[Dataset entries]
★ ★ ★ ★ ★ ★ ★

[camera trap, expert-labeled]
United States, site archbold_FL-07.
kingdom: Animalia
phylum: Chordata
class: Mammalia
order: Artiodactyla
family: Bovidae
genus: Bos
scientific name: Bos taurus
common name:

★ ★ ★ ★ ★ ★ ★

[Task to complete] Write each entry out again, exactly as it reads above.

[Expected answer]
[camera trap, expert-labeled]
United States, site archbold_FL-07.
kingdom: Animalia
phylum: Chordata
class: Mammalia
order: Artiodactyla
family: Bovidae
genus: Bos
scientific name: Bos taurus
common name:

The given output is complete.